BY JIM RAFTUS
jraftus@aol.com
Tonight I will be attending a high school 50th reunion. More than 2 million high school seniors across the country graduated in 1964, so I am not alone in participating in this ritual.
Here’s what will make my night somewhat different and Rhode Island-centric.
While there will be plenty of “not quite certain who that guy is” moments, I’ll be seated at a table with several graduates I’ve stayed close friends with since September 1952, on the first day of first grade at St. Leo’s School, in Pawtucket. In fact, a few of them — Bill, Steve and Ed — are often part of my regular golfing foursome. We’ve remained buddies for 62 years.
When I tell folks, especially non-Rhode Islanders, that my foursome consists of mostly friends from first grade they are incredulous. My joking reply to their response is, “Yeah, we can’t decide if we are really loyal or really boring.”
What we really are is Rhode Islanders. I’m convinced that there is something unique to our native Ocean State that tends to cultivate long-term relationships.
In our younger days, the boundaries of parochial school parishes herded us together during these important formative years. The parish school and church were links that bound us together. We navigated the influences, good and bad, of the nuns and priests as a united group.
Left to our own devices during non-school hours, we poured our energy into traditional sandlot and playground sports: baseball, football and basketball.
A few months ago, relaxing at the 19th hole after a round of golf, we reminisced about a “two-on-two” basketball league we organized between the summer of our seventh and eighth grades. My team happened to go undefeated. Steve insisted that it was only because I “towered over all of them.” I am 6-foot-4. I let him keep this fantasy for a week.
The following Saturday, as we sat on the porch overlooking the 18th green, I unrolled, like an old biblical scripture, a faded, crinkled copy of the St. Leo’s graduation class of 1961 photo. There, standing in the second row, separated only by a girl I don’t remember, Steve “towers” over me by at least a full inch. You see, I sprouted three inches the summer after this photo was taken.
Rhode Island’s most often noted feature, being the smallest state in the Union, certainly is a factor in the long-term maintenance of friendships. We are long since removed from the Pawtucket of our youths, “scattered” all around the state: Cumberland, Barrington, West Kingston and East Greenwich. (Scattered being a relative term that folks from other, larger states would find laughable.) Most importantly for our needs, we can all easily find our way to whatever golf course we want to conquer in Rhode Island.
We went to different colleges: Providence College, Bryant and Rhode Island College. We’ve served in the military, Vietnam and Alaska. We’ve had careers: education, finance, insurance and marketing. We’ve attended each other’s weddings, our children’s weddings and funerals for our parents, all now gone.
It has been a long, mostly blessed, journey. Although more than five decades removed, I can still recall the climb up the back stairs to Bill’s family’s apartment in a no-longer-existing building behind Howell Smith’s Drugstore on the corner of Newport and Central Avenues. I can still hear his wonderful mother’s hearty, infectious laugh.

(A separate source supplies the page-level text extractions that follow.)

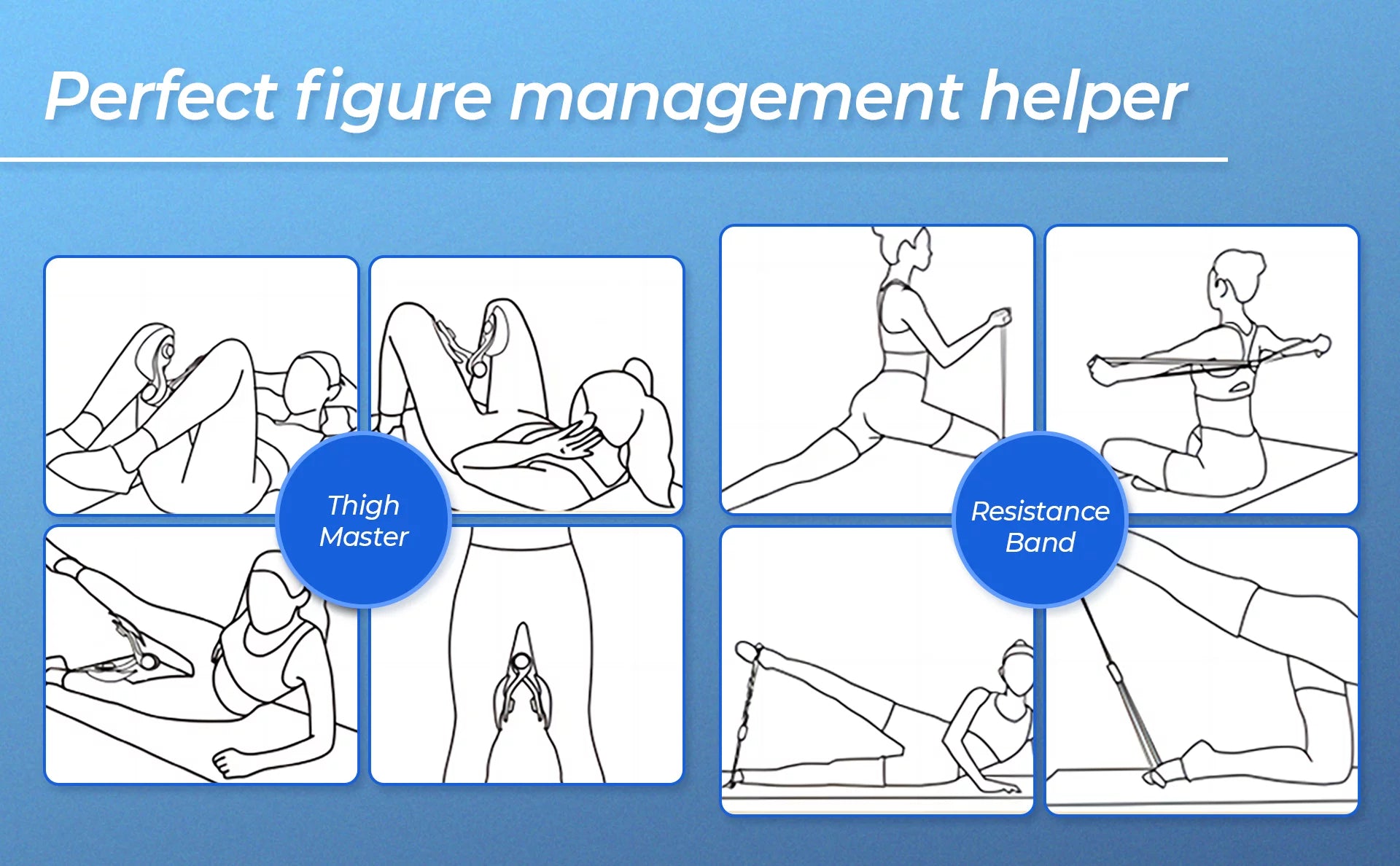 Perfect figure management helper

Thigh Master

Resistance Band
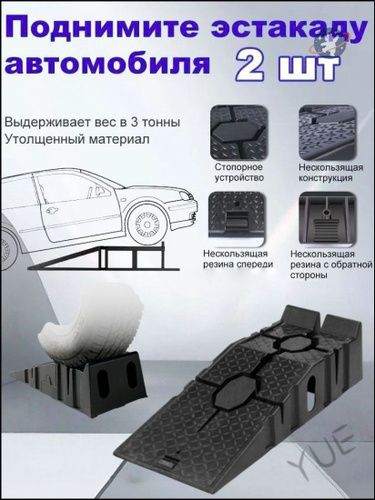 Поднимите эстакаду автомобиля 2 шт

Выдерживает вес в 3 тонны
Утолщенный материал

Стопорное устройство

Нескользящая конструкция

Нескользящая резина спереди

Нескользящая резина с обратной стороны

YUE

Times have changed. A more mobile society, instant international communication methods and, in general, a more frenetic lifestyle seem to have made such long-term close-proximity friendships less viable. I know my children, while still in contact with old chums via social media, have established newer lives and friends in new locations.
Oddly enough, the reunion my wife and I will be attending, St. Raphael’s Class of ’64, is not the high school I graduated from. Financial circumstances at the time forced me to transfer after my sophomore year, but so strong is the bond with my friends that I’m always invited back to school functions.